186.第一百八十六章(一更)

    乔靳走了, 飞浮抬头看着天。

    战争的声音越来越小, 越来越沉, 直到沉入地里去了, 再无声息。

    天却被一片灰蒙蒙的尘埃遮住了,好似天地掉转, 蒙的人眼里落了灰。

    空中飘来一片烧透了的灰,不知是人身上穿着的衣裳,还是药局里包东西的油皮纸。

    飞浮摸了下脸颊,将那一小块灰拈下。

    远处有个孩子在哇哇大哭,声嘶力竭的仰着头, 却没有人再来抱抱他,安慰他。

    “飞浮。”江茗的声音从身后传来, 殷楚拉着她的手, 从那密道里走出。

    飞浮连忙转过身去:“小姐, 飞浮来晚了。”

    “没有。”江茗伸手拍了下她的肩:“你辛苦了。幸好有你。”

    殷楚大致看了周围, 攻势已经基本结束了,大抵只剩最后的扫尾工作。

    原本他可以来的更早些,

    但北胡负隅顽抗,用生命给那些粮草腾出了大量的时间转移。

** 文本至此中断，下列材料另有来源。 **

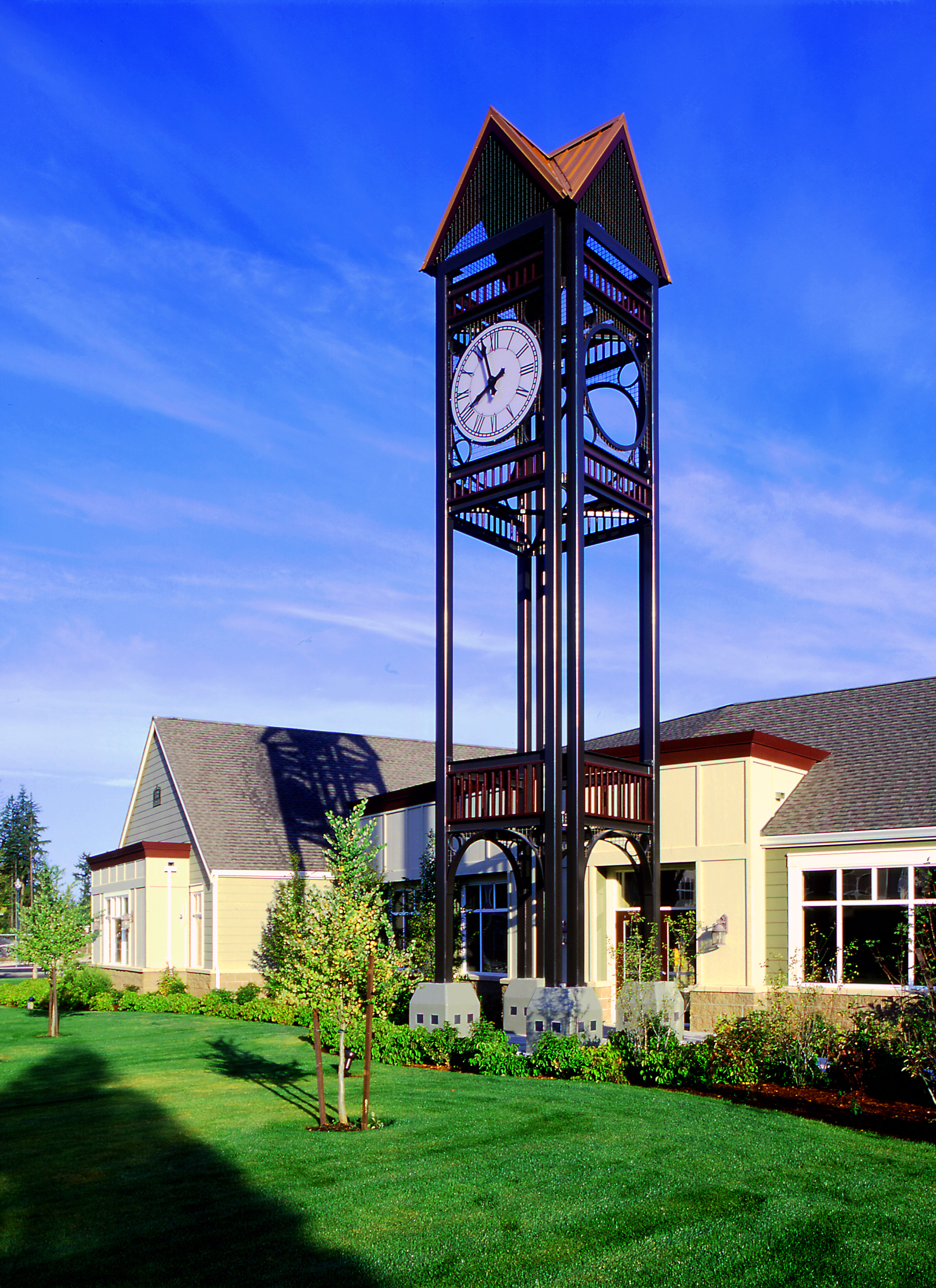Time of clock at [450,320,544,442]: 7:56
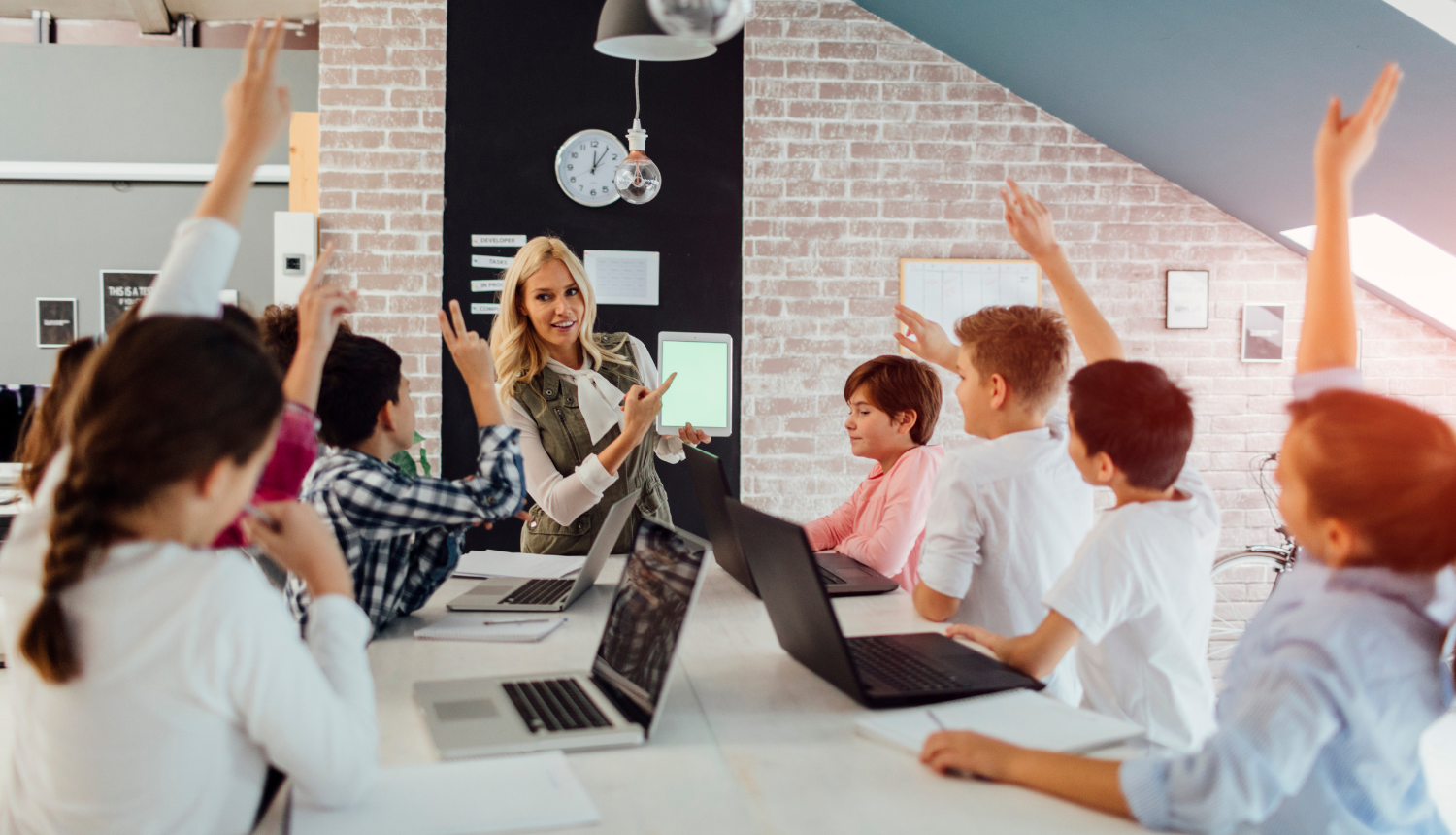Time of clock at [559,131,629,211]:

加上莫赫离一开始便将江茗关到一处小屋里,自己则去了其他地方,大大的增加了追寻的难度。

    飞浮将两人来时的马牵来, 殷楚托着江茗上马,这便要朝城外去了。飞浮回头又看了一眼那孩子,苍天厚土, 却无一处是他的凭依。

    “等一下。”江茗突然开口说道。

    殷楚勒马:“怎么了?”

    江茗回头看着那孩子,张了张嘴,问道:“那孩子怎么办?他父母不在。”

    殷楚先是愣了一下,因他记得江茗曾说不喜欢小孩子,尤其是哭闹的。

    战时,这样的孩童他见的太多太多了,无论是现在的延庆道,还是之后的闽州,都有太多的人因为战争而流离失所。

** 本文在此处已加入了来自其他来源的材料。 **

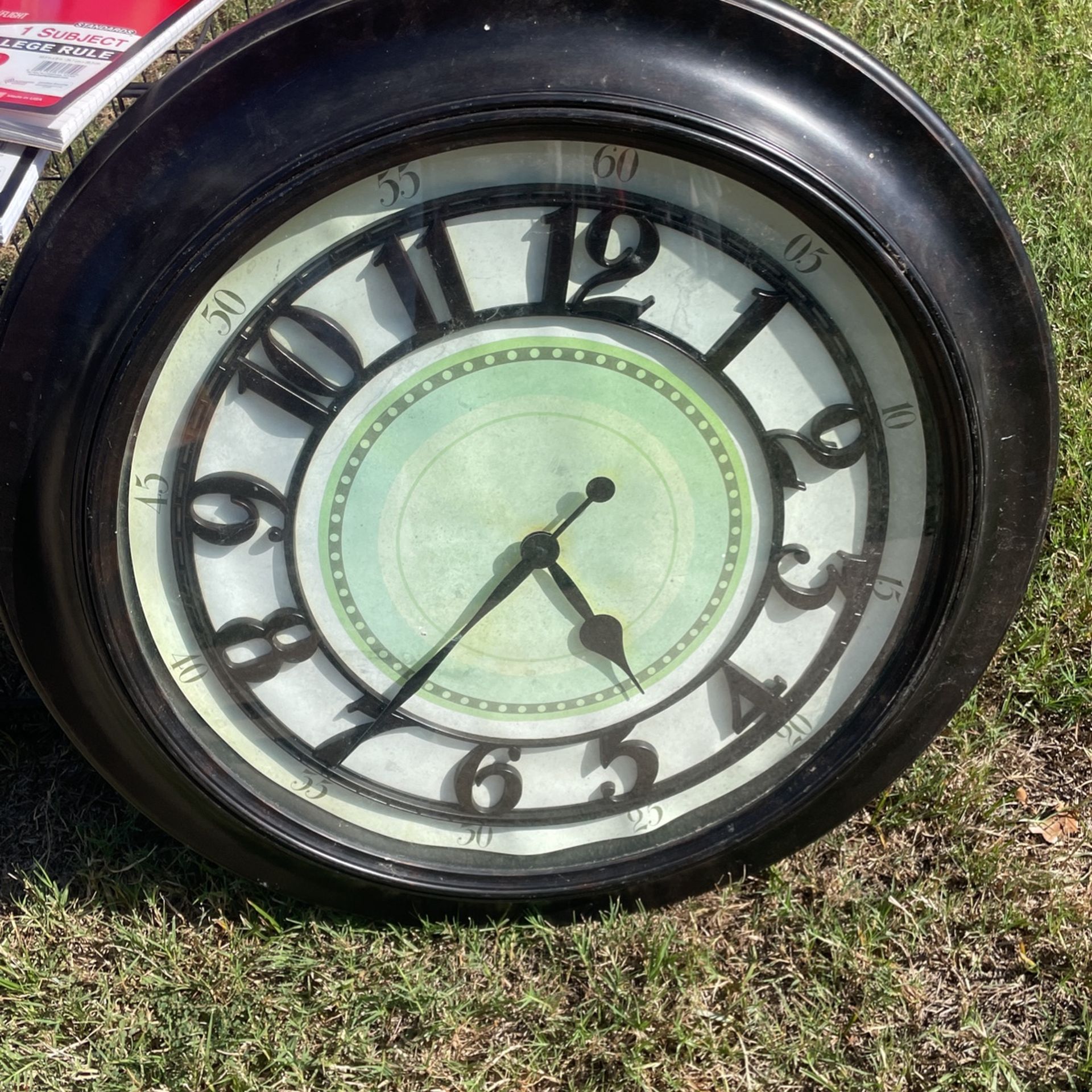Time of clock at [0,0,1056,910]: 4:35
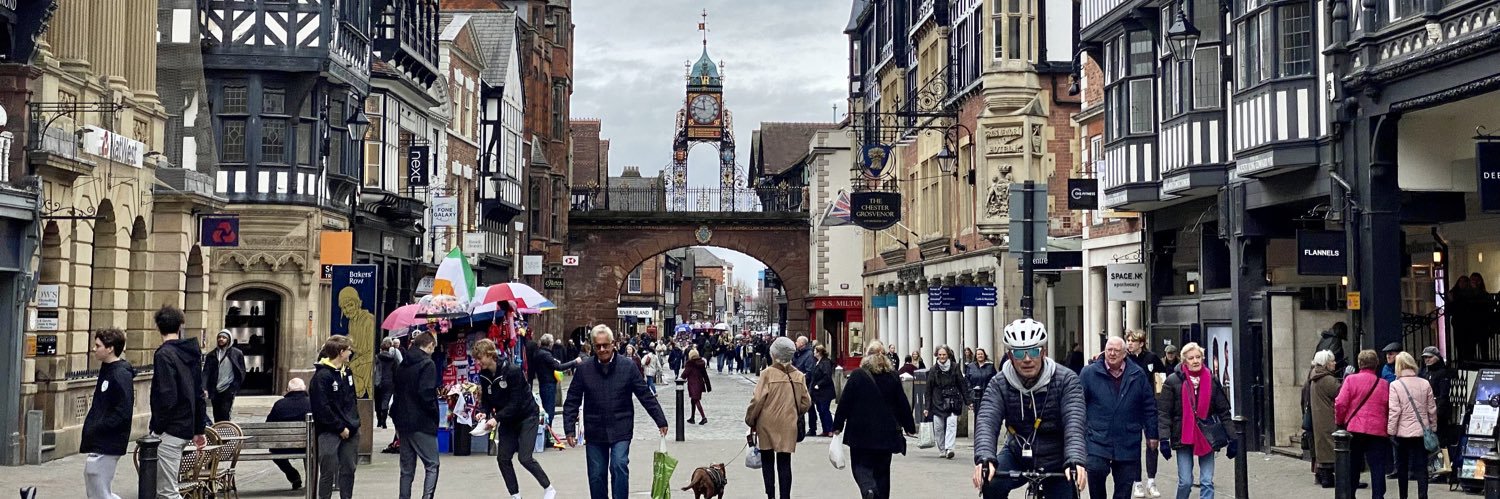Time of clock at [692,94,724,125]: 11:46
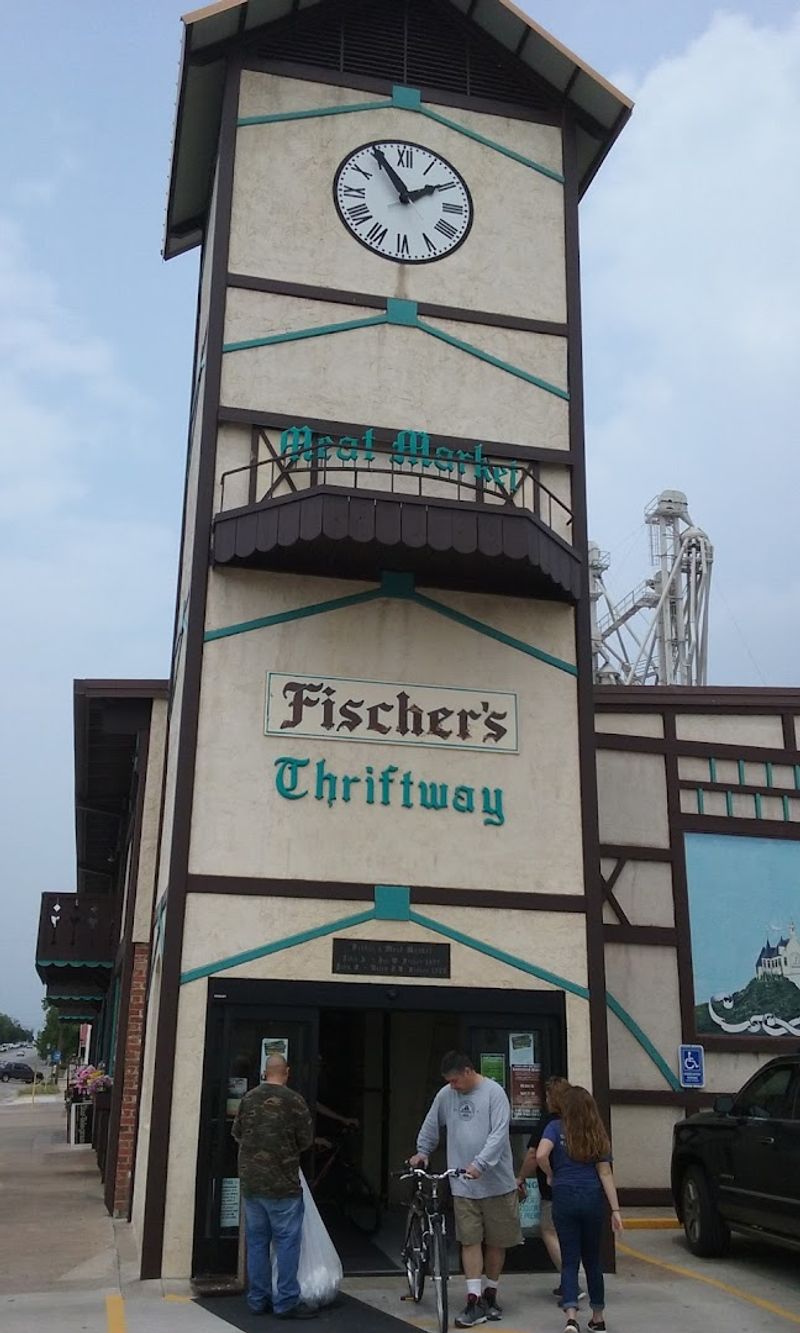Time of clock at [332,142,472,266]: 1:54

    战争的伤痛,梦魇一样的厮杀,是人间真是的地狱。

    但随即,他开口说道:“茶茶放心,雍阳关里设了安济坊,专门收留这些无家可归的孩童和老人,也会请师傅教他们读书识字。虽然不比在自家里安心,可总是有个去处。孩子和孩子在一起最好,又能给老人解闷,抚平心里的痛楚。一会儿便有清理战场的兵卒来领他,若是茶茶担忧,咱们现在带着他走也好。”

    江茗听殷楚这么说,心里稍安,但还是让飞浮将那孩子一同带上。

    “安济坊是什么时候的事儿?”江茗突然问道:“皇上那么抠门,连粮草都磨磨蹭蹭,总不会是从朝廷里出的银子吧?”

    她窝在殷楚的怀里便觉得安心,胸膛虽只有这么一方天地,但却足以让她有种归宿感。

    临安府,不是家;镇国大将军府,不是家;昭南王府,也不是家。

    家是一个他在哪儿,就是哪儿的地方。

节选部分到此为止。